Doctors have long used 3D models, both physical and computer-generated ones, to simulate disease and practice techniques. But Hopkins biomedical engineer Natalia Trayanova said true digital twins predict how a real organ can react to different treatments. Her lab is pioneering colorful interactive models developed with an advanced MRI scan and other data from each patient.
“We treat the twin before we treat the patient,” Trayanova said. “Did it work? And if it did, are there new things that arise” that will require more or different care?
The heart’s electrical system powers our heartbeat. Ventricular tachycardia is a super-fast heartbeat triggered when an electrical wave short-circuits in the organ’s bottom chambers, the ventricles, and prevents them from pumping blood out to the body.
“You see this heart that is basically quivering,” Trayanova said.
Medication can help but the main treatment is ablation, when doctors thread catheters to the heart to burn misfiring tissue. But it's a bit trial-and-error, as patients spend hours under anesthesia while doctors determine where to aim. Repeat ablations are common, and many patients have an implanted defibrillator as backup.

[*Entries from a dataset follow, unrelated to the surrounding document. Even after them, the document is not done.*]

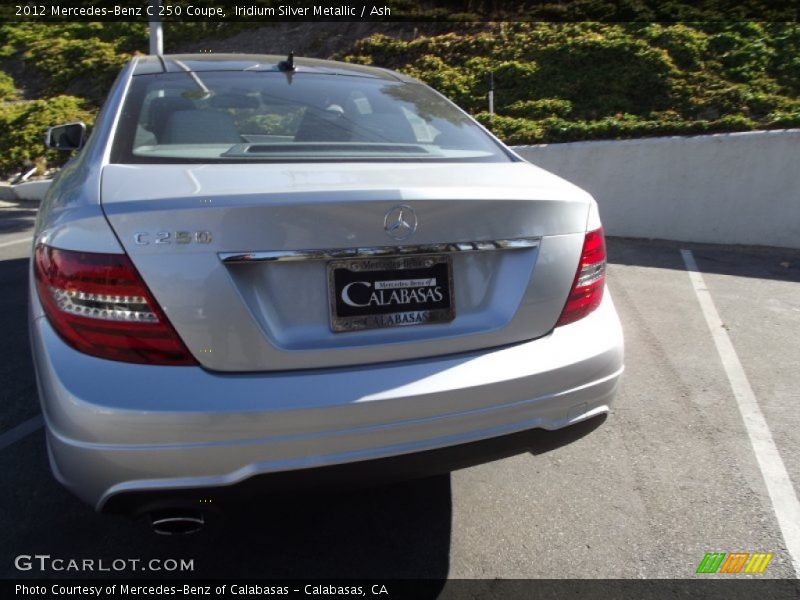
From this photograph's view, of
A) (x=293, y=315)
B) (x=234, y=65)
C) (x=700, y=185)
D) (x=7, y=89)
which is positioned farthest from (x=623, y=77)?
(x=7, y=89)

Enter Trayanova’s digital twins of patients’ ventricles. Colors swirl on a computer screen – blue, green, yellow and orange – showing how the heart’s electrical wave moves across the chamber’s healthy areas before getting stuck on damaged tissue. It’s trapped in a circular motion that she compares to the swirl of a hurricane.
“It allows me to recreate the functioning of the patient’s organ and then predict what is the best way to ablate,” she said.

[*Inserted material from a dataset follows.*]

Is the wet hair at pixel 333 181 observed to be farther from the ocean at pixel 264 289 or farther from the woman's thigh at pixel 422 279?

The technology locates a dysfunctional region where the electrical wave repeatedly hits. Virtually ablating it will show if that solves the problem or if another arrhythmia forms that also will need zapping. “Then we poke it again,” she explained.
Trayanova’s team created customized ablation targets for each of the 10 study participants. Cardiologists transferred them to a mapping system they use as a guide and aimed just at those targets instead of hunting their own.
More than a year later, eight patients had no arrhythmias while two experienced only a single brief episode while they were healing -- better than the treatment’s typical 60% success rate, said Dr. Jonathan Chrispin, a Hopkins cardiologist and the study’s lead author. All but two also stopped their anti-arrhythmia medicine.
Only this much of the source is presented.